▶ [Input records]
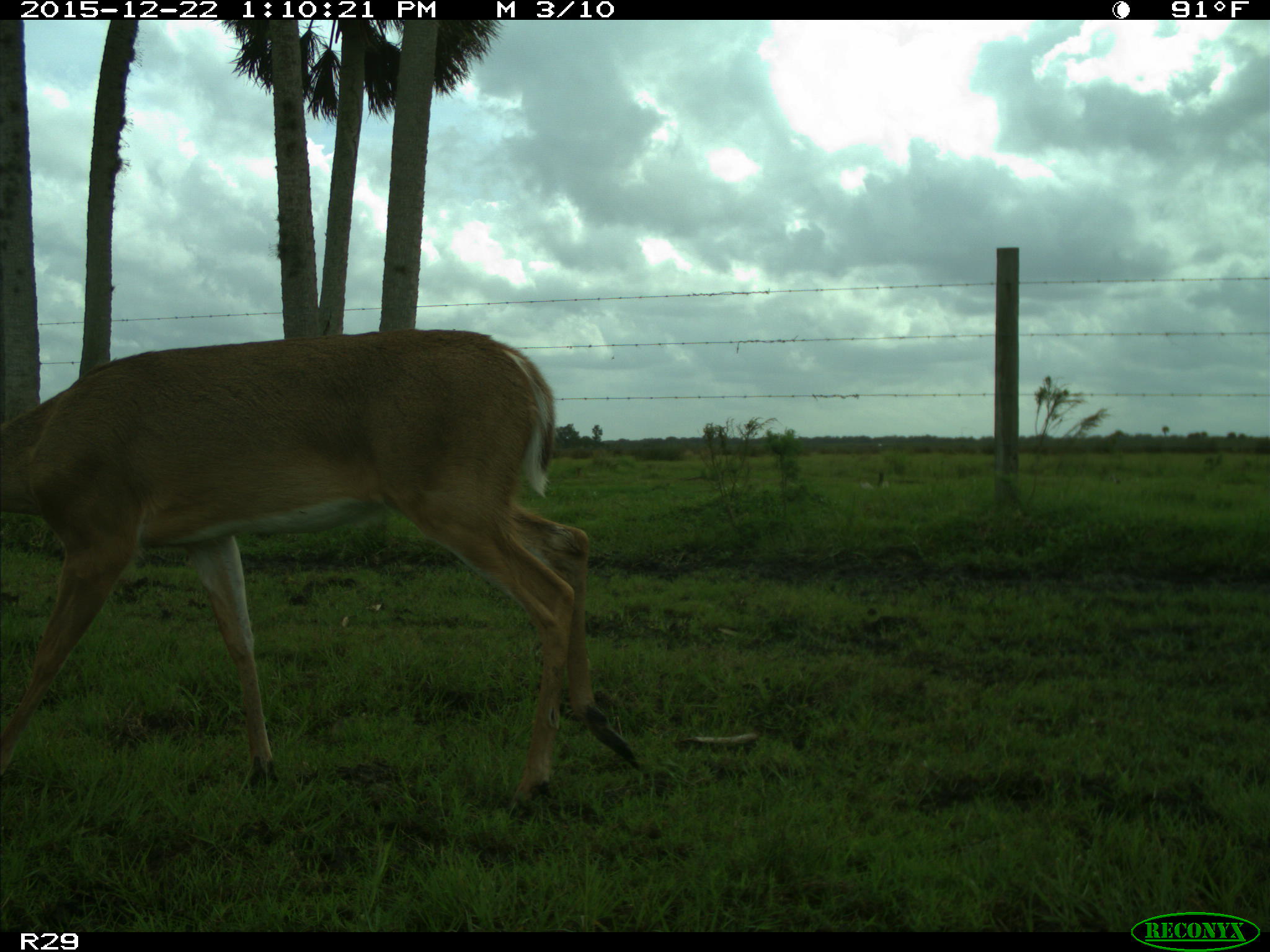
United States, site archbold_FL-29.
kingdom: Animalia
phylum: Chordata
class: Mammalia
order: Artiodactyla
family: Cervidae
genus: Odocoileus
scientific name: Odocoileus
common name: deer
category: unidentified deer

▶ [Exercise]
Restate every line of the data above word for word, with the images removed.

▶ [Finished task]
United States, site archbold_FL-29.
kingdom: Animalia
phylum: Chordata
class: Mammalia
order: Artiodactyla
family: Cervidae
genus: Odocoileus
scientific name: Odocoileus
common name: deer
category: unidentified deer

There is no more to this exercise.